Addressing both climate change and HIV/AIDS requires changes at multiple levels from the daily decisions made by individuals, community beliefs and attitudes, and movements for policy change. Furthermore, global partnerships and collaboration are crucial for climate change and HIV/AIDS alleviation. Within the HIV/AIDS arena, efforts by the Joint United Nations Programme on HIV/AIDS (UNAIDS) and the Global Fund to Fight AIDS, Tuberculosis and Malaria demonstrate international concern and commitment to HIV/AIDS. For climate change too, some steps have already been taken; for example, the Kyoto protocol (which entered into force in 2005) marked an international commitment to reducing greenhouse gas emissions by industrialized countries.10 Kyoto’s first commitment period is set to end in 2012 requiring a new framework to reduce global greenhouse gas emissions, and UNFCCC (United Nations Framework Convention on Climate Change) meetings in Bali in December 2007 culminated in an international agreement to define a global limit on emissions by December 2009.11 These policy initiatives will need to be bolstered by actions taken by individuals and communities, and will necessarily involve significant behavior changes.

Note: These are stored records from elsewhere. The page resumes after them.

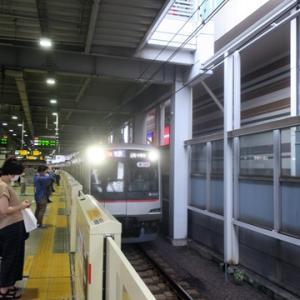 【東横線でもすぐに座って・・・】まずはWiMAX2+開始です。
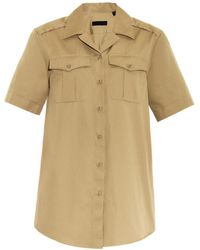 Burberry Prorsum - Notch-collar Safari Shirt - Lyst
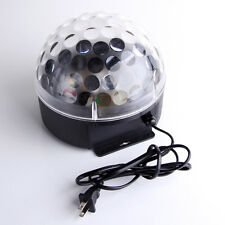 3W RGB Magic Rotating Ball Effect Led Stage Lights KTV Party Club Bar Disco DJ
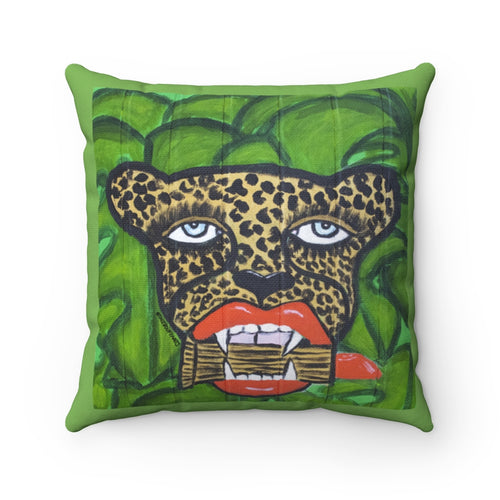 Cheetah With Lipstick Square Pillow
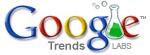 Diagnóstico con Google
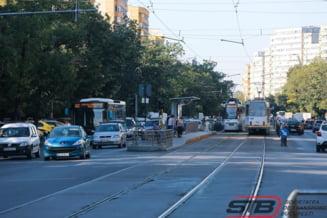 Linia de tramvai 41 va fi suspendata, incepand de miercuri, pentru cinci zile. STB introduce linie naveta de autobuze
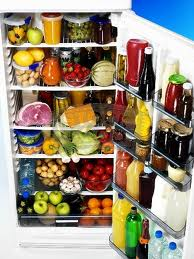 tips to buy the first refrigerator for your house. Black Bedroom Furniture Sets. Home Design Ideas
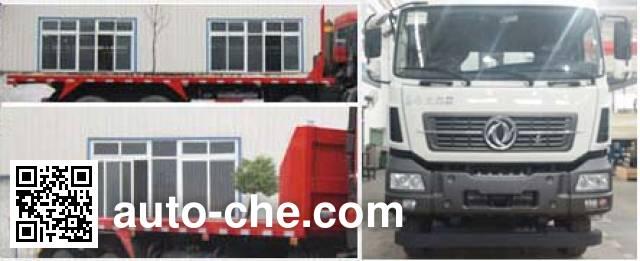 Shenying YG3250AP flatbed dump truck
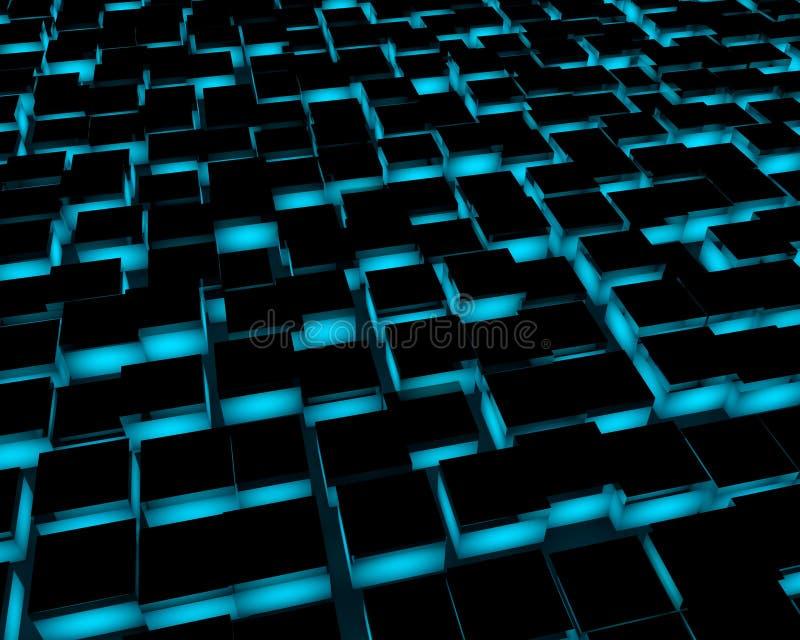 telhas de assoalho 3d abstratas ilustração do vetor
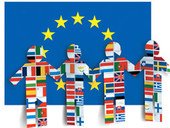 Evénement européen de réseautage sur le sujet H2020-DS-06-2017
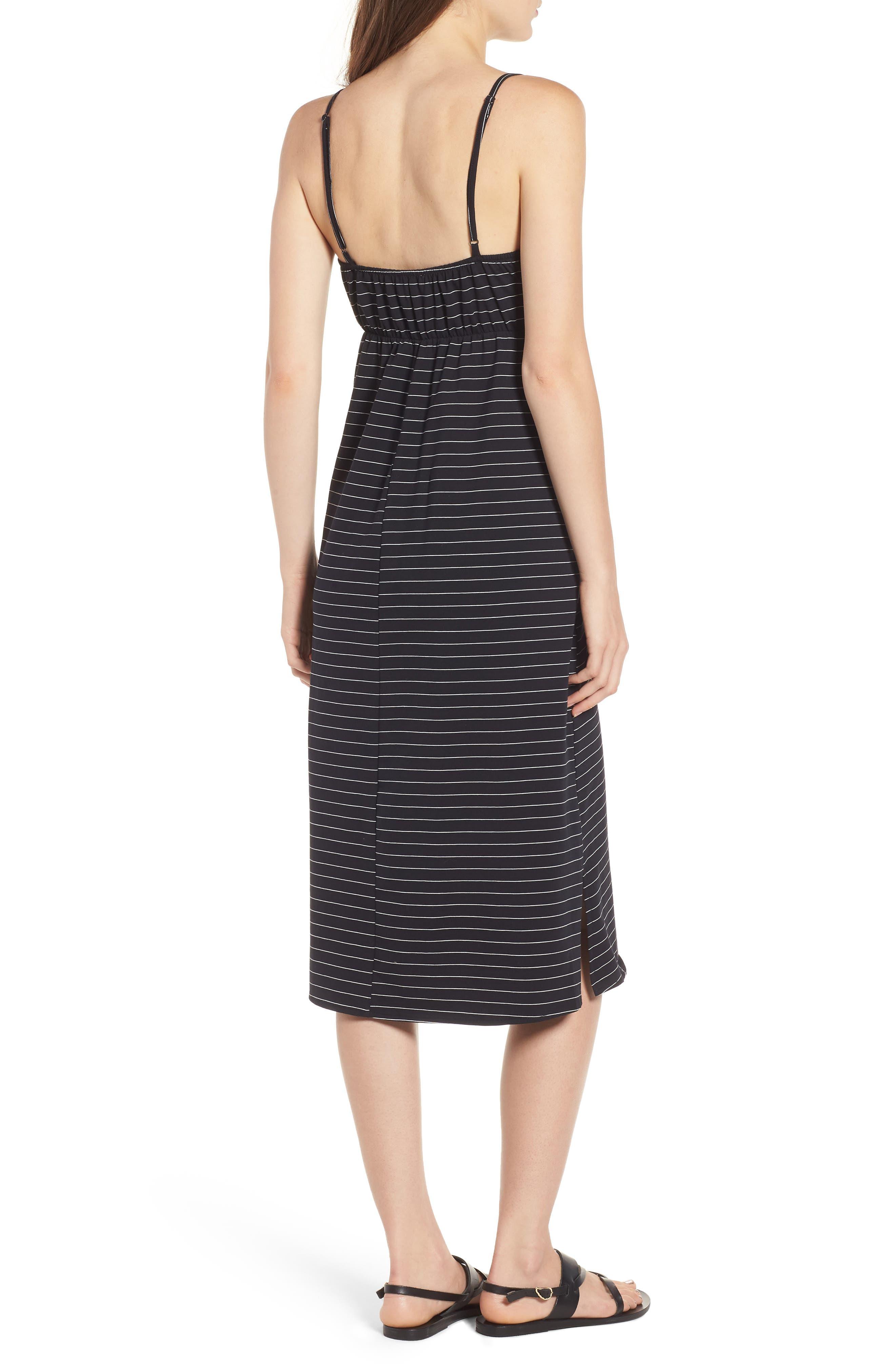 Suzanne Knot Front Dress,                             Alternate thumbnail 3, color,                             Black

However, caution must be taken in
evoking fear, a common tactic in behavior change strategies and one easily
applied to global climate change. Lessons from HIV/AIDS behavior change
communication demonstrate the harm in promoting fear without simultaneously
providing information and alternative behaviors. Looking to public health,
especially public health’s response to HIV/AIDS, for help in promoting
environmental behavior change represents a unique strategy with wide-reaching
potential. Decades of public health research and practice in the area of health
behavior have built an extensive base of behavior change theories. This paper
explores ways in which public health behavior change strategies can inform
environmental behavior change communication on individual, community, and policy
levels. Specifically, examples of health behavior strategies frequently used in
HIV/AIDS literature are highlighted to draw parallels between HIV/AIDS
prevention and climate change mitigation.